From Elihu H. Smith1
[New York, February 14, 1798]
The New York Society for promoting the Manumission of Slaves &c.2 at their Stated meeting in January last,3 directed the referrence, of the two following articles, (of a report then made to them by their Committee on the Circular Address of the last Convention,4) to the Counsellors5 of the Society: “Art. 1st. To transmit Copies to the ensuing Convention, of any Laws, relative to Slaves, which may be enacted, by the Legislature of this State, previous to the Session of the said Convention, and since the Convention of 1797.”
“Art. 5th (of the Report) To give information to the Convention of the exertions, and of their issue, which have been made by this Society, to obtain a repeal, or amelioration, of the Laws relative to Slaves.”
The Report represents these as duties to be fulfilled by the Society; which they have, accordingly, determined to execute, & for this purpose have ordered this referrence to their Counsellors—who are further directed “to prepare their report therein, with all convenient dispatch; and, when prepared, to deliver it over to such persons as may, hereafter, be chosen to represent the Society, in the Convention to be held in June 1798.”
The other members of the Counsel of the Society, of which you are first-named, are: Peter Jay Munro, William Johnson, & Martin S. Wilkins, Esquires.6
I am respectfully Yours,
E. H. Smith Secy.
Feb: 14. 1798.
Alexr. Hamilton Esqr.
ALS, Hamilton Papers, Library of Congress.
1. Smith was a physician, poet, and author who served as secretary of the New York Society for Promoting the Manumission of Slaves.

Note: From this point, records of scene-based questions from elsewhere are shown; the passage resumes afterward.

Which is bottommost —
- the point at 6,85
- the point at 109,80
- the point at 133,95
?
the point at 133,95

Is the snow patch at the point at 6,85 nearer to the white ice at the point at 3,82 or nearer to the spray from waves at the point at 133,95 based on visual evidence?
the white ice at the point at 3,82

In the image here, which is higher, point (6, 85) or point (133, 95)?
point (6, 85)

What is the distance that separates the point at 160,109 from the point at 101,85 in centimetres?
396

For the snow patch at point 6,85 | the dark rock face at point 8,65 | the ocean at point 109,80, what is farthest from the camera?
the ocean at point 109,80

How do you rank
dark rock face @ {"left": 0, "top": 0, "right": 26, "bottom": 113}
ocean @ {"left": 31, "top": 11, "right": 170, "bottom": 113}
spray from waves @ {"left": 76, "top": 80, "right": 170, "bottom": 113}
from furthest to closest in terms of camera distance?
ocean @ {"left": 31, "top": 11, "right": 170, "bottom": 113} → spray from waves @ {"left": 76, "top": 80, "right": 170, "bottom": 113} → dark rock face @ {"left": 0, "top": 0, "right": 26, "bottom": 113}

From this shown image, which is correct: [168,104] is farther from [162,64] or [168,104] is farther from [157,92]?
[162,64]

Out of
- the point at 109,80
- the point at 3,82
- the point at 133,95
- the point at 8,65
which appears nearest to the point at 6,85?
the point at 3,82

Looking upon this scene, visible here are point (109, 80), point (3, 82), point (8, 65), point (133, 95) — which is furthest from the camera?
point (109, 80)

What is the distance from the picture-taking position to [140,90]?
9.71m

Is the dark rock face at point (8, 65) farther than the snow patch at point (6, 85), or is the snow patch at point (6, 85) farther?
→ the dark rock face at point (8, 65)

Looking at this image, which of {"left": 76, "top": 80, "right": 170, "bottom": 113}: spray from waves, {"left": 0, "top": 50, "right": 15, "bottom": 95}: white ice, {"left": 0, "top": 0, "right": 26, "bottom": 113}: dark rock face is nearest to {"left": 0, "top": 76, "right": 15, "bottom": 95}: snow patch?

On September 19, 1798, he died of yellow fever.
2. The first meeting of the society was held on January 25, 1785 (“Minutes of the Society for Promoting the Manumission of Slaves,” New-York Historical Society, New York City). For H’s participation in the establishment of the society, see “Attendance at a Meeting of the Society for Promoting the Manumission of Slaves,” February 4, 1785.
3. This meeting was held on January 16, 1798 (“Minutes of the Society for Promoting the Manumission of Slaves,” New-York Historical Society, New York City).

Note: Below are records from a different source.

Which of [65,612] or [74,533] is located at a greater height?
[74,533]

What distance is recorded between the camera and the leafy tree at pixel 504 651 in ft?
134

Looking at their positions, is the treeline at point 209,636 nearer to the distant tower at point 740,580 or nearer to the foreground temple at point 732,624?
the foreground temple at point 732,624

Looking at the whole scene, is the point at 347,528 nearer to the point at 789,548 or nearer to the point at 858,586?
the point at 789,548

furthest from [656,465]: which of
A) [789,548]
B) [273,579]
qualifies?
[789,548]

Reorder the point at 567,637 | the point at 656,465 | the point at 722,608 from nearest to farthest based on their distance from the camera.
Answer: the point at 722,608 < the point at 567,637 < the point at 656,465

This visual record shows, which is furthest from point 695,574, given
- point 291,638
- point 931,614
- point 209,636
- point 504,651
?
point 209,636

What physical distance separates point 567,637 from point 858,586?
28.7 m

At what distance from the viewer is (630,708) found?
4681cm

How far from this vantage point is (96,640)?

4. The convention met in Philadelphia, May 3–9, 1797. See Minutes of the Proceedings of the Fourth Convention of Delegates from the Abolition Societies Established in Different Parts of the United States. Assembled at Philadelphia, on the third day of May one thousand seven hundred and ninety-seven, and continued by adjournments until the ninth day of the same month, inclusive (Philadelphia: Zachariah Paulson, Jr., 1797).
5. H was elected a counsellor on January 16, 1798 (“Minutes of the Society for Promoting the Manumission of Slaves,” New-York Historical Society, New York City).
6. Munro, Johnson, and Wilkins were New York City attorneys. In addition, Johnson was one of the vice presidents of the Society for Promoting the Manumission of Slaves and president of Columbia College from 1787 to 1800.